Nonsteroidal Anti-inflammatory Drugs (NSAID) Do Not Increase Blood Loss or the Incidence of Postoperative Epidural Hematomas When Using Minimally Invasive Fusion Techniques in the Degenerative Lumbar Spine

doi:10.21203/rs.3.rs-894771/v1

Objective: Nonsteroidal anti-inflammatory drugs (NSAID) are essential in surgeons’ armamentarium for pain relief and antiphlogistic effects. However, spine surgeons are concerned about the drugs’ impact on coagulation, fearing hemodynamic instability due to blood loss and neurological complications due to postoperative hematoma. Furthermore, there are no clear guidelines for the use of these drugs.

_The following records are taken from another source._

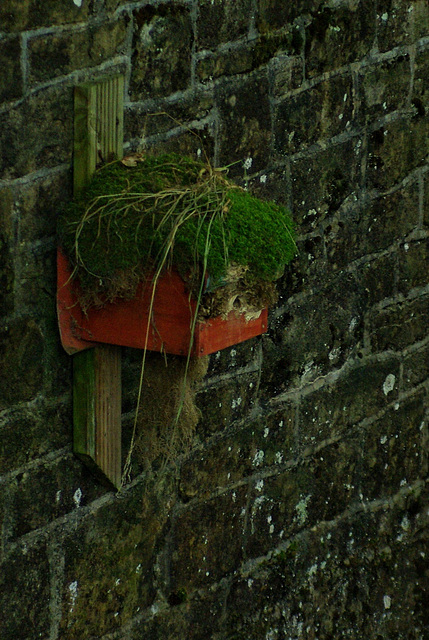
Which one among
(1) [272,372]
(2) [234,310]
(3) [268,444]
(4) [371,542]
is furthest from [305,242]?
(4) [371,542]

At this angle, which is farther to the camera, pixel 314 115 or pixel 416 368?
pixel 416 368

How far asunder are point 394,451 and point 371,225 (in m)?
1.15

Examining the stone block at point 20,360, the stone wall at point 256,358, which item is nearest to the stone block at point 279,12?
the stone wall at point 256,358

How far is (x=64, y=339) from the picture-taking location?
2.52 m

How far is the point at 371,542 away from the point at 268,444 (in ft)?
3.34

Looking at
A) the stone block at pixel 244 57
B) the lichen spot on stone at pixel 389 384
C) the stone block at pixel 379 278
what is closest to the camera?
the stone block at pixel 244 57

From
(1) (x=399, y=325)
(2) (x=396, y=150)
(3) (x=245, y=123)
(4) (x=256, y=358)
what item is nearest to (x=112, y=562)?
(4) (x=256, y=358)

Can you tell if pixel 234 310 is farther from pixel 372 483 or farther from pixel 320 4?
pixel 372 483

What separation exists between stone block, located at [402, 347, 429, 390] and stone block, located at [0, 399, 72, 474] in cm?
213

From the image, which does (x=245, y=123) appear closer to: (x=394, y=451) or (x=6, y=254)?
(x=6, y=254)

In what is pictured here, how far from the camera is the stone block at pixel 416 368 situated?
169 inches

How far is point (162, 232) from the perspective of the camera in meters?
2.34

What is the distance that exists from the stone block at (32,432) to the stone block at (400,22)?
210 centimetres

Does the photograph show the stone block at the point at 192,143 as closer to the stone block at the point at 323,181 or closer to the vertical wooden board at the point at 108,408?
the stone block at the point at 323,181
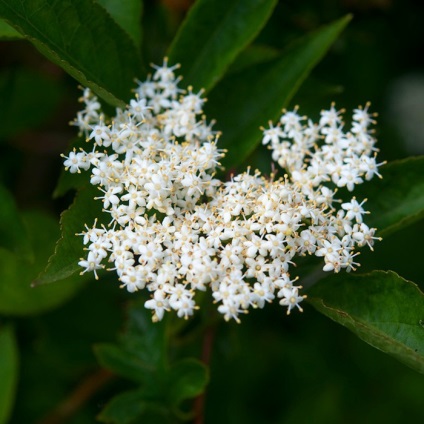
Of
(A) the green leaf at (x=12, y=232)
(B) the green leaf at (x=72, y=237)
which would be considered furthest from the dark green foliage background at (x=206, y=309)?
(B) the green leaf at (x=72, y=237)

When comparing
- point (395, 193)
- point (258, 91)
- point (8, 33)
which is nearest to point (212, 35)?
point (258, 91)

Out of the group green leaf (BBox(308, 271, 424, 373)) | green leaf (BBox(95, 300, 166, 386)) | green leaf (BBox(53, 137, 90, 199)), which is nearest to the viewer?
green leaf (BBox(308, 271, 424, 373))

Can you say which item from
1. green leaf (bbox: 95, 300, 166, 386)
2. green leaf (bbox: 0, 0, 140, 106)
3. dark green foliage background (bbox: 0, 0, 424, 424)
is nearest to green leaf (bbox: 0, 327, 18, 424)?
dark green foliage background (bbox: 0, 0, 424, 424)

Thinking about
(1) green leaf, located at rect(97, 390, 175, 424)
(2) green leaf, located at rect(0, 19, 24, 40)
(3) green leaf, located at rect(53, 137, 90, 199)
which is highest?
(2) green leaf, located at rect(0, 19, 24, 40)

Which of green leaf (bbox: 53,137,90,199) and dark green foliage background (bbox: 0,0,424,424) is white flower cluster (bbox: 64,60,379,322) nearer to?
green leaf (bbox: 53,137,90,199)

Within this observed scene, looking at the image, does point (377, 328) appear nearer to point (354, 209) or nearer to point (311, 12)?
point (354, 209)

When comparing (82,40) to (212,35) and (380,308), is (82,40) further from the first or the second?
(380,308)

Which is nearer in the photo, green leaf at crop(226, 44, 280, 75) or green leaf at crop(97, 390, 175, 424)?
green leaf at crop(97, 390, 175, 424)
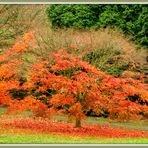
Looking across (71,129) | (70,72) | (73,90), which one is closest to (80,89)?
(73,90)

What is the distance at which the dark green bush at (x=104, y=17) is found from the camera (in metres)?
8.25

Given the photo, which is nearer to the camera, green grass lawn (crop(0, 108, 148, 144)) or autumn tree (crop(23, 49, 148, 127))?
green grass lawn (crop(0, 108, 148, 144))

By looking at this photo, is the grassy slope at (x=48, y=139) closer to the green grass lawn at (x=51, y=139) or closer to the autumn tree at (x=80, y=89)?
the green grass lawn at (x=51, y=139)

Materials and methods: In this retrospective subgroup analysis of a prospective observational study, we investigated 181 patients who underwent minimally invasive spinal fusions in degenerative lumbar spine pathologies. 83 patients were given NSAID perioperatively, 54 of which were female and 29 male. Of these patients who took NSAID, 39 were on NSAID until at least one day before surgery or perioperatively, whilst the others discontinued their NSAID medication at least three days before surgery. Differences in perioperative blood loss, as well as complication rates between patients with and without NSAID treatment, were investigated.

Results: A significantly higher amount of blood loss during surgery and the monitoring period was encountered in patients whose spine was fused in more than one level, regardless of whether NSAID medication was taken or not and up until what point. Furthermore, it was found that taking NSAID medication had no effect on the incidence of postoperative epidural hematomas.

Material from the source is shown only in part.